→ **Supplied text**
☆ ☆ ☆ ☆ ☆ ☆ ☆
WHAT IS THE ECONOMY? 什么是经济？
To understand the circular economy we first need to understand what an economy actually is.
In this video, Ken Webster takes us right back to the basics of what an economy is.
What is economy? It asks three questions really. 经济是什么？ 实际上就是问三个问题：
-what to produce? -生产什么？
-how to produce it? -怎么生产？
-who gets the benefit? -谁受益？
Every economy has 每一个经济系统都有
-flows of material -物质流动
-flows of energy -能量流动
-flows of information, particularly money -信息流动，特别是货币流动
THE CIRCULAR ECONOMY 循环经济
An economy that is restorative and regenerative by design.
In a circular economy, economic activity builds and rebuilds overall system health. The concept recognises the importance of the economy needing to work effectively at all scales – for big and small businesses, for organisations and individuals, globally and locally.
It is based on three principles: 它基于三个原则：
Design out waste and pollution 将废物和污染设计出局
Keep products and materials in use 保持产品和材料持续使用
Regenerate natural systems 反哺自然系统
DESIGN OUT WASTE AND POLLUTION 将废物和污染设计出局
What if waste and pollution were never created in the first place?
A circular economy reveals and designs out the negative impacts of economic activity that cause damage to human health and natural systems. This includes the release of greenhouse gases and hazardous substances, the pollution of air, land, and water, as well as structural waste such as traffic congestion.
KEEP PRODUCTS AND MATERIALS IN USE 保持产品和材料持续使用
What if we could build an economy that uses things rather than uses them up?
☆ ☆ ☆ ☆ ☆ ☆ ☆
→ **Apply what you read**
1. From the circular economy passage, write out the part that opens with the words containing "-how to produce" and closes with "regenerative by design.".
2. According to the circular economy passage, what are the three principles a circular economy is based on?
3. Proceed with the circular economy passage, picking up after its final sentence.
☆ ☆ ☆ ☆ ☆ ☆ ☆
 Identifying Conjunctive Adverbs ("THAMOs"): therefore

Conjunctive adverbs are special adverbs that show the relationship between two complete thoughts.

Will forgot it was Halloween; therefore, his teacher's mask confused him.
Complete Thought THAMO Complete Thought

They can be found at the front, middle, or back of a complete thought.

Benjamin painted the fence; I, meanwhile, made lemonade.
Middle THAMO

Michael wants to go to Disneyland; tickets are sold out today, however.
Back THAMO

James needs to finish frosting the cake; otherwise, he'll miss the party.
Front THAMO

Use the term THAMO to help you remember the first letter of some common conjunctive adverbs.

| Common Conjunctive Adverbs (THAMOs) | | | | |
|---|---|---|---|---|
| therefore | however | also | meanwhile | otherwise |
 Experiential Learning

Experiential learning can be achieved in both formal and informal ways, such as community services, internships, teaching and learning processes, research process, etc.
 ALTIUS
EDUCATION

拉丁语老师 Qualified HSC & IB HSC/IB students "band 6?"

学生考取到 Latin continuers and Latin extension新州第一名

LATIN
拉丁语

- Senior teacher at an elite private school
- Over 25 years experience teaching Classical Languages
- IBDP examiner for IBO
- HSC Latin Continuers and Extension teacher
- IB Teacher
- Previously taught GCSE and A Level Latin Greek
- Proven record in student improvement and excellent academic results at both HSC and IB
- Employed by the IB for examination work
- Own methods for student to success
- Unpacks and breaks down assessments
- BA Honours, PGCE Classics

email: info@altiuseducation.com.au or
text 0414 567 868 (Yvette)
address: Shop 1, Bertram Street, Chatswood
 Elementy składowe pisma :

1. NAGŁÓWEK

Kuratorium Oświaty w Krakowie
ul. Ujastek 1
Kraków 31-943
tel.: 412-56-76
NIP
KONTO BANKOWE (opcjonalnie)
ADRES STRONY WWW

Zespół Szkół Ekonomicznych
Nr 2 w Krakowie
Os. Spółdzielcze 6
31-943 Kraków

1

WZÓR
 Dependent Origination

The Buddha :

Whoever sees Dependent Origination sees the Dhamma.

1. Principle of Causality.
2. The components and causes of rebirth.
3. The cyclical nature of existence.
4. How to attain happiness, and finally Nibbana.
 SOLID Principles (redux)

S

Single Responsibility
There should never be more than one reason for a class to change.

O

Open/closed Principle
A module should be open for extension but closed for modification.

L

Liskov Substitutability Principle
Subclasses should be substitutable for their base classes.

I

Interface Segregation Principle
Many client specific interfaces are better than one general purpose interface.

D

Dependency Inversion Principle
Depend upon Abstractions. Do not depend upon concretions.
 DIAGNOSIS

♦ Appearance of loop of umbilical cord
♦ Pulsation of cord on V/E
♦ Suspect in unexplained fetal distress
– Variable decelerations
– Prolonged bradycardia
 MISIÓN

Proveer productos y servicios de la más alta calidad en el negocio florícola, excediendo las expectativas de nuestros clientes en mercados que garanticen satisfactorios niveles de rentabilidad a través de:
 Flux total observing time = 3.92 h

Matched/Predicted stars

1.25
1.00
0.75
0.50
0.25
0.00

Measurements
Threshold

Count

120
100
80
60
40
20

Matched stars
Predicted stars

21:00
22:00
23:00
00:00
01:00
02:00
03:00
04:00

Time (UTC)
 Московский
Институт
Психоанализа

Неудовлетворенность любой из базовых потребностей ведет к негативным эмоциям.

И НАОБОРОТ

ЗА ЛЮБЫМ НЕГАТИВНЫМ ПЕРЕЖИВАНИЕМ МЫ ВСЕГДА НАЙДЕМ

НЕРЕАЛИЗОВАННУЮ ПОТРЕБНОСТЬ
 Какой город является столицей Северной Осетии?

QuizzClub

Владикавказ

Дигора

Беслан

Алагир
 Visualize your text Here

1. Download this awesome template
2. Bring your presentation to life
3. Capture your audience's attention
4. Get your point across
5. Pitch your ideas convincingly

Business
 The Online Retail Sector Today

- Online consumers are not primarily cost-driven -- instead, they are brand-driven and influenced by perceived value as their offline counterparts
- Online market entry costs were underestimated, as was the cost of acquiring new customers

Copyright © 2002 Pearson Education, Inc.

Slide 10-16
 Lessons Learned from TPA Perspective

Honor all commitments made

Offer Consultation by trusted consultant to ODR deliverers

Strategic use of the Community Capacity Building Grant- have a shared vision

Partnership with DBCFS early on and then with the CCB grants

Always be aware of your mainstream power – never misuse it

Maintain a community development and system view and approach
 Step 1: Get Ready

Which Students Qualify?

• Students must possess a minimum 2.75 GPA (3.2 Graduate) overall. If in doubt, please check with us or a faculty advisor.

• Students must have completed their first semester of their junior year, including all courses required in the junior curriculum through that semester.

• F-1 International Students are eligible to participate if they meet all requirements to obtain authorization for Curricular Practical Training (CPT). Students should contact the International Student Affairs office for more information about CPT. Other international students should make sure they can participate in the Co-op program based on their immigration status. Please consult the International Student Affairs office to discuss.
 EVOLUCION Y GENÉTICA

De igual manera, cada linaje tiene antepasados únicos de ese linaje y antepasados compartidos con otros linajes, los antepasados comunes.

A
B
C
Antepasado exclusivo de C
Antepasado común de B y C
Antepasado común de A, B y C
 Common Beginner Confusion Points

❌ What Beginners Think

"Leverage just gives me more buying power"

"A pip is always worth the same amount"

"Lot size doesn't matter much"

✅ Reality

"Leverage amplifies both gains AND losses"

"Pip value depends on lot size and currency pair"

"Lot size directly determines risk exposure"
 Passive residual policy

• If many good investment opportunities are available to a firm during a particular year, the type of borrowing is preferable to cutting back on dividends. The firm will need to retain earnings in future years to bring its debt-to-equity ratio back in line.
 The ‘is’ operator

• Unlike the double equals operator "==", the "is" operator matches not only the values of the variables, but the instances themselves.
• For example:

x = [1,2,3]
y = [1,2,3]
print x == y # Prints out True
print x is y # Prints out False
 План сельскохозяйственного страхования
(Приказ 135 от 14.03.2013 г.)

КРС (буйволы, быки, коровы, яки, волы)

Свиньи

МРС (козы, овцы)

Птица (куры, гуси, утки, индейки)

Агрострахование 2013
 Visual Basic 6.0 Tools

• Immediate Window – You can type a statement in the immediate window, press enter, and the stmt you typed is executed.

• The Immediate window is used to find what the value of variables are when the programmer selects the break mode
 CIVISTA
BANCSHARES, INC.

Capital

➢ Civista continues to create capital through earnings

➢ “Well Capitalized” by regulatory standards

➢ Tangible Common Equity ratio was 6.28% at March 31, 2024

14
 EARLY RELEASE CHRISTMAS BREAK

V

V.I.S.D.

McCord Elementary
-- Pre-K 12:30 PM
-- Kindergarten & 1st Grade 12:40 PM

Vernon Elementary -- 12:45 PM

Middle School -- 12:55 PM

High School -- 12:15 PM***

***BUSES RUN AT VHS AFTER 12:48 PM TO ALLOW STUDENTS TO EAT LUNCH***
☆ ☆ ☆ ☆ ☆ ☆ ☆
→ **Task responses**
1.
-how to produce it? -怎么生产？
-who gets the benefit? -谁受益？
Every economy has 每一个经济系统都有
-flows of material -物质流动
-flows of energy -能量流动
-flows of information, particularly money -信息流动，特别是货币流动
THE CIRCULAR ECONOMY 循环经济
An economy that is restorative and regenerative by design.

2. Design out waste and pollution, keep products and materials in use, and regenerate natural systems.

3.
A circular economy favours activities that preserve value in the form of energy, labour, and materials. This means designing for durability, reuse, remanufacturing, and recycling to keep products, components, and materials circulating in the economy. Circular systems make effective use of bio-based materials by encouraging many different uses for them as they cycle between the economy and natural systems.
REGENERATE NATURAL SYSTEMS 反哺自然系统
What if we could not only protect, but actively improve the environment?
A circular economy avoids the use of non-renewable resources and preserves or enhances renewable ones, for instance by returning valuable nutrients to the soil to support regeneration, or using renewable energy as opposed to relying on fossil fuels.
PAUSE FOR THOUGHT 停一下，想一想
Having just learnt the three principles of the circular economy, how would you describe the principles that underpin the current, linear economy?
My Answer 我的回答：
生产什么：Aim to keep GDP growing 以保持生产总值增长为目标
怎么生产：Produce efficiently, regardless of waste 高效产出，不考虑废弃物
谁受益：Return on investment 投资方受益
What is your opinion? 你怎么看？